----- Data to use -----

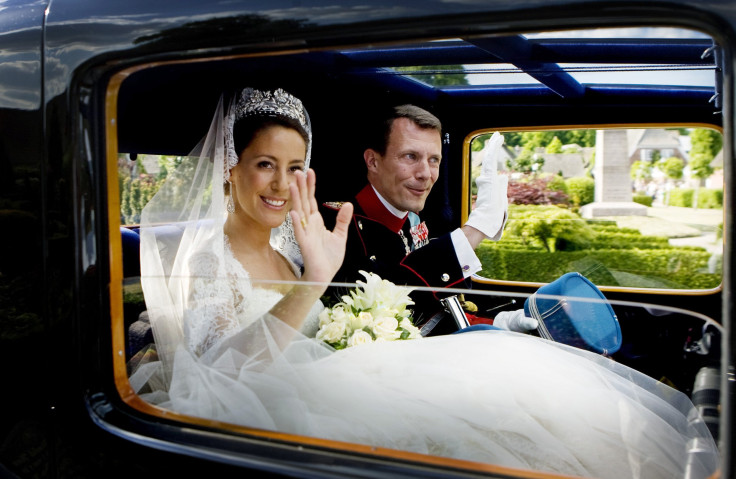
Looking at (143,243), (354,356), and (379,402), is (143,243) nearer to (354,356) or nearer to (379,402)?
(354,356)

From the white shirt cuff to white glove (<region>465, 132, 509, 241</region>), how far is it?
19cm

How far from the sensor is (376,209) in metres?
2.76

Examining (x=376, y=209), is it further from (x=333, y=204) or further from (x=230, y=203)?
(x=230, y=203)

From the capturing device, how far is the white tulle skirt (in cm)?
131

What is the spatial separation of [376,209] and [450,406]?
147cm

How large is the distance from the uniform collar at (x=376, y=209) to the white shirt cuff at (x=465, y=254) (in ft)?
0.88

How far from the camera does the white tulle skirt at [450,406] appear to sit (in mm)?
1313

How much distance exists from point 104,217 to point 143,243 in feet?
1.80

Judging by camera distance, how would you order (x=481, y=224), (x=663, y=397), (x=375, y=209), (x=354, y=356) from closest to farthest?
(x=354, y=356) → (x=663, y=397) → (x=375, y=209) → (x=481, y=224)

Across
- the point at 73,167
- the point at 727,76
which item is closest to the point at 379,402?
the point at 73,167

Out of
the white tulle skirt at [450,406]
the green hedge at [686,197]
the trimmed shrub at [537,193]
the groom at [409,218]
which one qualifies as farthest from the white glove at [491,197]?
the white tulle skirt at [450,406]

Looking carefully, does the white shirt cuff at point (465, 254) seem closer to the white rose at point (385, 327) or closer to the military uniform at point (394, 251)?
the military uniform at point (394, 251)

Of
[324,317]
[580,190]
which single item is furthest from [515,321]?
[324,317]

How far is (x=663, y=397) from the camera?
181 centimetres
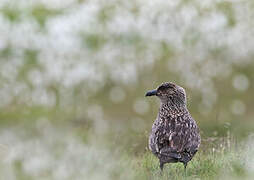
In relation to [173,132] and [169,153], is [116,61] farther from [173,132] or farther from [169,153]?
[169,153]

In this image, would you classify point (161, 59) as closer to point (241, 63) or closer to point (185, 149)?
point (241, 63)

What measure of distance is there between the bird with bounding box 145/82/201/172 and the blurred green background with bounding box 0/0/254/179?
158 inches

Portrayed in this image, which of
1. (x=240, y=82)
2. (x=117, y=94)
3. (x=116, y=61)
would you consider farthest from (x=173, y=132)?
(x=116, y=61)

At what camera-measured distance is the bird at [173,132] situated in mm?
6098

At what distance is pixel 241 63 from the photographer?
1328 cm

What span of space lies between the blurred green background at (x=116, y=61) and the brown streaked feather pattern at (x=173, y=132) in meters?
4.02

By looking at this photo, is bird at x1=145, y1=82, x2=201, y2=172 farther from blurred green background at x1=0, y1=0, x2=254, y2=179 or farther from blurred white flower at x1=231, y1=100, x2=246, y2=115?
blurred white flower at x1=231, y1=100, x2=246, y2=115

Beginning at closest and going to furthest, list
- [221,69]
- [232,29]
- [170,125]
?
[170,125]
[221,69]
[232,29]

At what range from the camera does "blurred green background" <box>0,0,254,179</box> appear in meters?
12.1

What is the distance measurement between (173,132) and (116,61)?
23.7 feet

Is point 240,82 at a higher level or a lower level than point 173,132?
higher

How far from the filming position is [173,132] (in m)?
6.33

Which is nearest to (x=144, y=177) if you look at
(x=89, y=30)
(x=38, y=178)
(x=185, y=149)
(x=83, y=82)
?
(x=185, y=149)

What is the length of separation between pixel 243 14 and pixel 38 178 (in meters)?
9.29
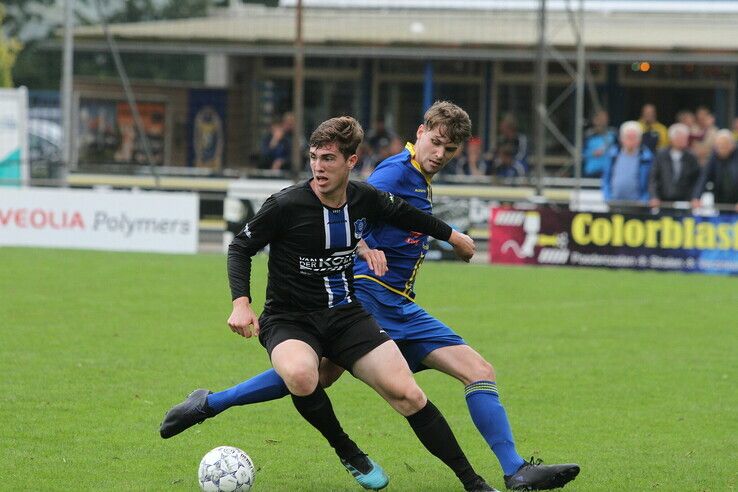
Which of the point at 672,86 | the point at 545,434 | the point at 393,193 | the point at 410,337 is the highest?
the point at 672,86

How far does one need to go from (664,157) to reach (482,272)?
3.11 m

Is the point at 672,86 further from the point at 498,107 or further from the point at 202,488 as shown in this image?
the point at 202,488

-----

**Required task**
Copy the data word for word, from the line holding "What is the length" through the last line of the data, both ends included. Leave the pictures out.

**Exercise answer**
What is the length of separation between pixel 243 14 and pixel 38 178 (in meters)?
9.29
Which of the point at 672,86 | the point at 545,434 | the point at 393,193 | the point at 410,337 is the highest?
the point at 672,86

How far does one need to go from (664,157) to reach (482,272)?
3.11 m

Is the point at 672,86 further from the point at 498,107 or further from the point at 202,488 as shown in this image?
the point at 202,488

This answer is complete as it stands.